Leavenworth judge blames children in Kansas sex abuse case
Can children aged 13 and 14 years old be the aggressors in a sexual encounter with a 67-year-old man?
A Leavenworth County judge recently said he thought so when he reduced the prison sentence for a man who paid for sex with young girls he solicited over the internet.
District Judge Michael Gibbens sentenced Raymond Soden to five years and 10 months in prison. That was eight years less than what was called for in Kansas sentencing guidelines.
In doing so, the judge opined that the girls, who were both younger than 15, were partly to blame for what happened and questioned how much they were harmed. The judge pointed out that the children went to Soden’s house voluntarily and didn’t appear in court when he was sentenced.
“I do find that the victims in this case, in particular, were more an aggressor than a participant in the criminal conduct,” Gibbens said before sentencing Soden. “They were certainly selling things monetarily that it’s against the law for even an adult to sell.”
The judge declined a request to comment for this story.
The judge’s comments at Soden’s sentencing drew questions and concern from prosecutors and advocates for child victims.
When Deputy County Attorney Joan Lowdon questioned some of the judge’s rationale for the sentencing departure, he told her it was something she could take up on appeal.
A possible appeal is being researched by prosecutors, according to Leavenworth County Attorney Todd Thompson.

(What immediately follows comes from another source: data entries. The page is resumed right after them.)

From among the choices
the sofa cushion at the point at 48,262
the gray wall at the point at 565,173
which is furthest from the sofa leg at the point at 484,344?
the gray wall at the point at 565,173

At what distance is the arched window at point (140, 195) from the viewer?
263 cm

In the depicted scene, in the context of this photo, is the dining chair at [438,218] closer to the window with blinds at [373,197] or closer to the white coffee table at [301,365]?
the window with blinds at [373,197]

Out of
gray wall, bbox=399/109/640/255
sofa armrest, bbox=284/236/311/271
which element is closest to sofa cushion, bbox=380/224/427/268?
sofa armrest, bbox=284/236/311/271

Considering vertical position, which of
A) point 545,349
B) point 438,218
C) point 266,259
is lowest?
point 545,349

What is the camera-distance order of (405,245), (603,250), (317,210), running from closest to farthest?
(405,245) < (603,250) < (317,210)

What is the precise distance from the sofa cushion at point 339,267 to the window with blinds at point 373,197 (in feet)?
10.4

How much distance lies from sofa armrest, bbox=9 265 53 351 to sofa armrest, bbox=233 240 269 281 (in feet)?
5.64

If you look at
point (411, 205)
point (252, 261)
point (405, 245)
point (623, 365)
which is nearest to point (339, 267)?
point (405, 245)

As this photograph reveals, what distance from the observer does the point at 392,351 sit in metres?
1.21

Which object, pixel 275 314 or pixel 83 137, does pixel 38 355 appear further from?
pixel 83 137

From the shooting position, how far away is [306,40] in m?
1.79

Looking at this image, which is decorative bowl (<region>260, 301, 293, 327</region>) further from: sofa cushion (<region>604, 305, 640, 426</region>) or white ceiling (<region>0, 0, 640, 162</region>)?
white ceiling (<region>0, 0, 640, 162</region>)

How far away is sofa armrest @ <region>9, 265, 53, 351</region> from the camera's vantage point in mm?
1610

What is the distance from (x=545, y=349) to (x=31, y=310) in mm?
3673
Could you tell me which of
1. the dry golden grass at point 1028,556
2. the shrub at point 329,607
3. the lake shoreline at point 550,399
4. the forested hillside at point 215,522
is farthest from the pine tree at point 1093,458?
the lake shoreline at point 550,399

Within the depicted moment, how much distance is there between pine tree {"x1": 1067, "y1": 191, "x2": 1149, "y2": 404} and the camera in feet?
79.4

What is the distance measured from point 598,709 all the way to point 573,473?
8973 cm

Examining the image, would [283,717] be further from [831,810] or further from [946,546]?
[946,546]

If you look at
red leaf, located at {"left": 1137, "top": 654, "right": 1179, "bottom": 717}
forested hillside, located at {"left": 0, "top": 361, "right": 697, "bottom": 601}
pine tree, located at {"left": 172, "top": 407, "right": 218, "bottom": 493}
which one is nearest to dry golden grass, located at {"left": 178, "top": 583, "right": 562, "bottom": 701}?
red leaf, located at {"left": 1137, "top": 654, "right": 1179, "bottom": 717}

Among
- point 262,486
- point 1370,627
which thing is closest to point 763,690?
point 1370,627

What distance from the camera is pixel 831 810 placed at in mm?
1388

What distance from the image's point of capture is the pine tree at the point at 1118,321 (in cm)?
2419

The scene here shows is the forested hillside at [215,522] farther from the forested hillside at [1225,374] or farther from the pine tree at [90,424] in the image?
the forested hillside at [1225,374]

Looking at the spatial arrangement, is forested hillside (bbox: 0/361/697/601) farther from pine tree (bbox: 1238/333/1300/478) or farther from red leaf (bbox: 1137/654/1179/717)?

“We have looked into filing an appeal, but we have not made a decision,” Thompson said. “We always try to zealously advocate for the victims and community safety in every case we pursue.”
Thompson said he could not comment beyond what was said in court. But a transcript from the sentencing hearing details the judge’s comments, which troubled advocates who work with abused children. Gibbens did not return a message from The Star seeking comment for this story.
“These girls are minors, and are the victims, not the aggressors,” said Michelle Herman, president and CEO of Sunflower House, a child advocacy center based in Shawnee.
“Sexual assault is never the victim’s fault. It doesn’t matter what the girls did or didn’t do, he is still the adult and nobody deserves to be taken advantage of sexually.”
According to Thompson, Soden had two prior criminal convictions: one for battery and one for sexual battery. Based on his criminal history, prosecutors argued for a sentence of 13-plus years in prison while his attorney asked for probation.
According to Kansas law, in order to depart from sentencing guidelines, a judge must find “substantial and compelling reasons.”
In Soden’s case, the judge cited as reasons evidence that the 13-year-old and 14-year-old had voluntarily gone to Soden’s house and had taken money for sexual favors.
Soden’s lawyer, Clinton Lee, had requested the lower sentence, saying that giving Soden the prison time called for in the guidelines was essentially a death sentence.
The defense attorney also noted that the girls allegedly tried to have someone rob Soden and that their older sister had been the one who arranged for them to meet Soden.
Soden knew the girl’s mother and paid her for chores around his house, according to statements at the sentencing hearing. Through that connection, he knew the woman’s older daughter whom he described as the “pimp” for her younger sisters.
The judge took those things into consideration in the sentencing and cited other factors, including Soden’s age, poor physical health and low intellectual functioning.
According to a statement the younger girl gave to authorities, she felt “uncomfortable” about an incident where there had been physical contact.
“And so she’s uncomfortable for something she voluntarily went to, voluntarily took her top off of, and was paid for?” Judge Gibbens asked the prosecutor.
“Yes, judge. She was also a 13-year-old who under our laws can’t consent to anything,” said Lowdon, the prosecutor handling the case.
The judge said he understood that, but told the prosecutor, “I wonder what kind of trauma there really was to this victim under those peculiar circumstances.”
At the sentencing hearing, the judge said he was “pretty familiar” with the girls already and that, based on what he knew about them, he believed it was possible that they could have set Soden up to be robbed.
The judge said the case was “bizarre” and “unfathomable,” and that the girls, particularly the youngest, were in a vulnerable situation.
He also said that the fact that the girls did not appear in court to speak at the sentencing was one of the reasons he believed that they didn’t suffer the level of harm typically seen in such cases.
“I think that a 13-year-old who offered what she offered for money is certainly an aggressor, particularly since she’s the one that had to travel to Mr. Soden,” the judge said.
Haleigh Harrold, coordinator of prevention for the Metropolitan Organization to Counter Sexual Assault, said it was absurd to think a child would have the ability to understand the consequences of engaging in a sexual relationship with an adult.
“Children and adults have very different life experiences and development,” she said.
She said that perpetrators target kids from troubled situations who may not have the kind of support they need.
“It doesn’t mean those children are at fault in any way or have to opportunity to consent in a relationship with an adult.”